We might still be in the midst of a dour recession, but the finger-pointing has been going on for some time now. You may recall the skewering by Congress of Alan Greenspan last October.
While many legislators have weighed in, we have heard little from bankers themselves. After all, was it not the bankers who were complicit in the CDS-securitization-easy-credit orgy?
Fret not, we have a verdict. A study by Grant Thornton and Bank Director magazine came out today that polled about 340 banking industry CEOs and senior corporate officers about “what do you think are the main causes of the credit crisis?” Their answer: the government and politicians.
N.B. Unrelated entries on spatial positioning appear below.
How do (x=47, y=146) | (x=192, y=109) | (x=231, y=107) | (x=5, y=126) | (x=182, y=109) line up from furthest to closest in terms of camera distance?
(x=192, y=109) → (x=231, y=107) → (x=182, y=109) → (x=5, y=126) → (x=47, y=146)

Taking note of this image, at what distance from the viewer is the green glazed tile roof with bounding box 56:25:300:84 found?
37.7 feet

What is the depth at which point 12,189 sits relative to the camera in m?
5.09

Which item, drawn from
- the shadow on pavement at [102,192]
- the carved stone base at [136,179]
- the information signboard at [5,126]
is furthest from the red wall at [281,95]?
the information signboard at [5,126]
While it is true that “lax underwriting standards” votes from 54% of the respondents, I did some calculating and found that of all the votes cast, 32.4% of the votes were cast for causes related to actions by the government or politicians, while 28.2% were industry-related.
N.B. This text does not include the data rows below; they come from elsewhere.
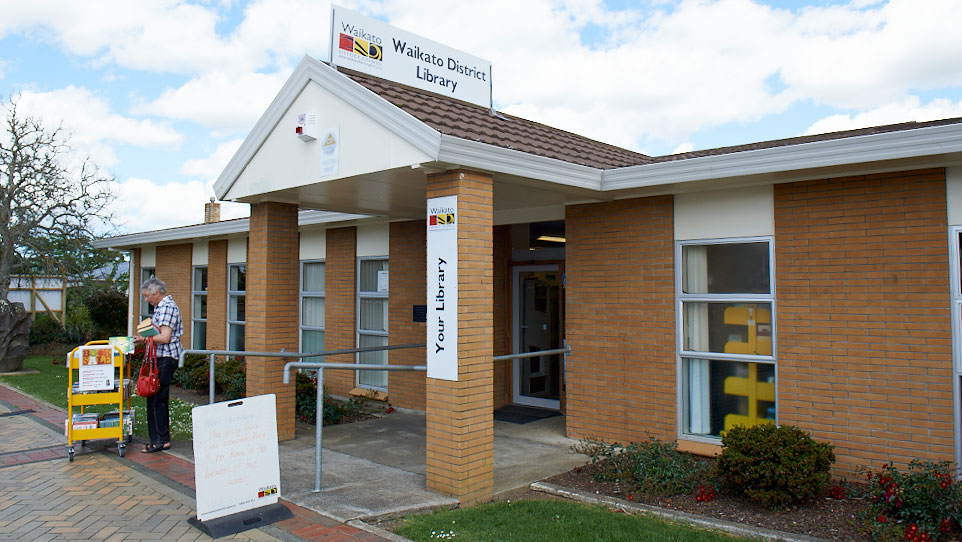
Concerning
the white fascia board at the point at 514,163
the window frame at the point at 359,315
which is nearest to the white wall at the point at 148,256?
the window frame at the point at 359,315

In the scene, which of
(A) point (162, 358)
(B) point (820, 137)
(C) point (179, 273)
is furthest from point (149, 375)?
(C) point (179, 273)

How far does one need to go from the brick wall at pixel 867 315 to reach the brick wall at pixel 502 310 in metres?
4.35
The full list of causes the study suggested, and the percentage of banker votes each garnered, were:
* Lax underwriting standards – 54%
* Political emphasis on increasing home ownership – 46%
* Lack of oversight of the mortgage industry – 44%
* Inadequate understanding of risks – 40%
* Lack of oversight of Fannie Mae and Freddie Mac – 39%
* Credit default swaps – 18%
* Inappropriate or aggressive commissions for mortgage brokers – 18%
* Interest rates kept low for too long – 18%
* Use of the fair value accounting standard – 15%
* Mortgage fraud – 11%
* None of the above – 1%
The truth is we might never know what the true cause of the crisis was. Certainly, it’ll be the subject of many academic debates in the years to come. In fact, this kind of speculation right now is silly. I only wish the study had unveiled how to get us out of this mess, rather than just who was to blame for it. There would be nothing academic about that.